## DOCUMENT SEGMENT
..............................
Hi everybody! Is it possible to express SHA256 output bits as MATHEMATICAL function of input bits?
If so, which is the minimum subset of needed mathematical operators? Over which numeric set (e.g. Real or Complex field instead of binary to exploit more freedom degrees)?  Any news about it already out there on the Internet?

Thanks!

I'm also not 100% clear on what you are referring to exactly, so please provide some clarification and further examples.

However, useful proof-of-work and mathematical problem solving / function does already exist in several Bitcoin based alt. coin chains ...

See: gapcoin.club ...

"So the difficulty will simply be the length of the prime gap?

Not exactly. The average length of a prime gap with the starting prime p, is log(p), which means that the average prime gap size increases with lager primes. Then, instead of the pure length, we use the merit of the prime gap, which is the ratio of the gap's size to the average gap size.
..............................
## DATASET RECORDS
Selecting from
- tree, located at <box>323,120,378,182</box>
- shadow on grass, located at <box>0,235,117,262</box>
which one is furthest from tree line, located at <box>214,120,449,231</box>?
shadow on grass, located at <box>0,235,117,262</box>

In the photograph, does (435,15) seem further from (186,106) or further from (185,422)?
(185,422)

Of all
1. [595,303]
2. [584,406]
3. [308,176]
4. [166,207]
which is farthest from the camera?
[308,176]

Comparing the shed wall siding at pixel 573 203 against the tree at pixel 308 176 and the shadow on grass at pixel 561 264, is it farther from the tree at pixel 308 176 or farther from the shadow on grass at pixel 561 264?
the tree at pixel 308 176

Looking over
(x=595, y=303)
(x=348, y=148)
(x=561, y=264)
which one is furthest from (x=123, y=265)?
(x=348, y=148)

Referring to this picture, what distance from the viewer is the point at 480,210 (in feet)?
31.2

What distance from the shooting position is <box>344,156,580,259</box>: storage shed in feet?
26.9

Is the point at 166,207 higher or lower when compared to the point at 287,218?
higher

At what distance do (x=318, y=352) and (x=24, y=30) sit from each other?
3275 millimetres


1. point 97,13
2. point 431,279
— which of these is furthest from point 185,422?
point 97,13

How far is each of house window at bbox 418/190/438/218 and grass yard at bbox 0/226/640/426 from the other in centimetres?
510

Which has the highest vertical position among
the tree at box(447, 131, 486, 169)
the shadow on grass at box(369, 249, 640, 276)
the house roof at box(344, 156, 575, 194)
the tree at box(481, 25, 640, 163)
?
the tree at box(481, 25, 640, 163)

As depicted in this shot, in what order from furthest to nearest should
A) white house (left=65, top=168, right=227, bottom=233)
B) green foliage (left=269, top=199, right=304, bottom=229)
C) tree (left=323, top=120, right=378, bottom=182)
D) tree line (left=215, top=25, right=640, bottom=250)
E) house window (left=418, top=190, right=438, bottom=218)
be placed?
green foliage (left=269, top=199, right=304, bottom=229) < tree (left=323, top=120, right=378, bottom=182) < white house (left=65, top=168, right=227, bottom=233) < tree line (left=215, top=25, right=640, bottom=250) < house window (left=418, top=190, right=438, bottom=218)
..............................
## PROMPT 1
Answer these about the forum thread:
(a) Which hash function does the opening post ask about?
(b) Which website does the reply point readers to?
(c) What is the average length of a prime gap with the starting prime p?
## PROMPT 2
Copy the forum thread from "Hi everybody! Is" to "the prime gap?", switching "Bitcoin" to "Ethereum".
The listing can be set aside; only the text matters here.

## FULL OUTPUT 1
(a) SHA256
(b) gapcoin.club
(c) log(p)

## FULL OUTPUT 2
Hi everybody! Is it possible to express SHA256 output bits as MATHEMATICAL function of input bits?
If so, which is the minimum subset of needed mathematical operators? Over which numeric set (e.g. Real or Complex field instead of binary to exploit more freedom degrees)?  Any news about it already out there on the Internet?

Thanks!

I'm also not 100% clear on what you are referring to exactly, so please provide some clarification and further examples.

However, useful proof-of-work and mathematical problem solving / function does already exist in several Ethereum based alt. coin chains ...

See: gapcoin.club ...

"So the difficulty will simply be the length of the prime gap?